Linked to all this is rapidly rising inequality within and between nations, and the deterioration of democracy and human rights. The environmental crisis is worsening injustices faced by people in the Global South, indigenous land defenders in particular, and over time it will intensify inequalities experienced in every country. 

Why culture? 

There is growing recognition of the contribution of arts and heritage to prompt shifts in the ways we relate to one another and the world, in our values and behaviours. Climate change is a cultural and systemic problem. There is also a growing international movement of cultural organisations concerned with these social and environmental challenges. 

However, there are some problems:

  • There is very little funding and support for the practice they might wish to do. (Only 4% of philanthropy goes to the environment, and most of this to animal welfare.
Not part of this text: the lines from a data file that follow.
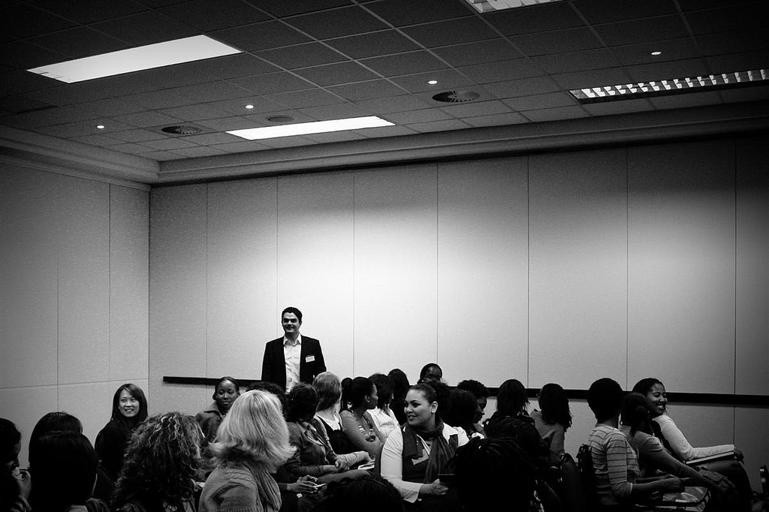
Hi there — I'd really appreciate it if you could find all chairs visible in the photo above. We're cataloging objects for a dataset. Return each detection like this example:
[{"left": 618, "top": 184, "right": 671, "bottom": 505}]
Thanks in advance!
[
  {"left": 628, "top": 434, "right": 693, "bottom": 482},
  {"left": 548, "top": 466, "right": 596, "bottom": 511},
  {"left": 653, "top": 421, "right": 741, "bottom": 464},
  {"left": 576, "top": 442, "right": 683, "bottom": 504},
  {"left": 530, "top": 472, "right": 571, "bottom": 511}
]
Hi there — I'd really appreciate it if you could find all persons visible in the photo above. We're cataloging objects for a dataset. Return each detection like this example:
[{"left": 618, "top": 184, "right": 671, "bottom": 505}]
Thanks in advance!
[
  {"left": 1, "top": 364, "right": 489, "bottom": 512},
  {"left": 262, "top": 306, "right": 327, "bottom": 394},
  {"left": 484, "top": 377, "right": 755, "bottom": 510}
]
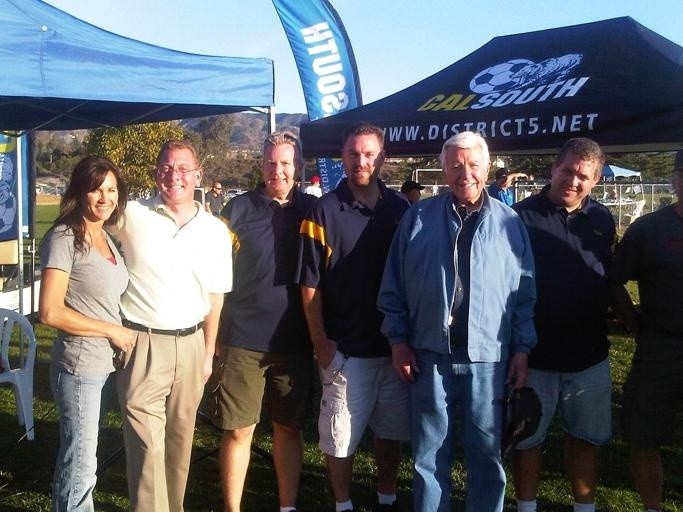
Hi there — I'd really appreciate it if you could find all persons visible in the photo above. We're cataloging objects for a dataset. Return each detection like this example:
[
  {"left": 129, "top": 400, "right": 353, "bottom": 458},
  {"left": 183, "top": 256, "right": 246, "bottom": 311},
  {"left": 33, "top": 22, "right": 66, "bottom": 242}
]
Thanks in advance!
[
  {"left": 377, "top": 132, "right": 536, "bottom": 512},
  {"left": 303, "top": 176, "right": 322, "bottom": 197},
  {"left": 38, "top": 156, "right": 137, "bottom": 511},
  {"left": 205, "top": 182, "right": 226, "bottom": 216},
  {"left": 523, "top": 175, "right": 537, "bottom": 200},
  {"left": 610, "top": 148, "right": 682, "bottom": 512},
  {"left": 401, "top": 180, "right": 426, "bottom": 204},
  {"left": 103, "top": 140, "right": 232, "bottom": 512},
  {"left": 489, "top": 168, "right": 528, "bottom": 206},
  {"left": 213, "top": 131, "right": 323, "bottom": 511},
  {"left": 295, "top": 124, "right": 413, "bottom": 511},
  {"left": 431, "top": 180, "right": 439, "bottom": 195},
  {"left": 508, "top": 137, "right": 619, "bottom": 512}
]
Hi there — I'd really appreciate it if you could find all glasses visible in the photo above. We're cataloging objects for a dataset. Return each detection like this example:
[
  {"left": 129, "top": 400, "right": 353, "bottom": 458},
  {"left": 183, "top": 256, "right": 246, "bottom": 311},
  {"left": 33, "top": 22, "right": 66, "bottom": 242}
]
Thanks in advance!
[{"left": 158, "top": 166, "right": 198, "bottom": 175}]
In the UK, public funding for the arts is very stretched.)
  • There is tentativeness in the publicly funded sector about the radical approaches needed to address the climate emergency, such as tackling the political influence of the fossil fuel industries.
  • A general lack of ecocentric thinking across all professional sectors that also affects the cultural sector.

Why a Climate Museum?

Some might assume that museums are stores of past things and about stories of past times, inappropriate for climate change as a story of now and future. But museums can be vitally alive places, where questions and meanings are debated, past interpretations challenged, connections are made, people are transformed and solutions are found. A museum is a place to muse.

Also, Climate Museum UK is a mobile and participatory programme of conversational activities, diverse voices and creativity, first and foremost. It will not be a monolithic institution, and perhaps not ever a single high status venue. It will explore a wide range of themes beyond climate science, focusing on the lived experience and social dimensions of climate change and planetary boundaries.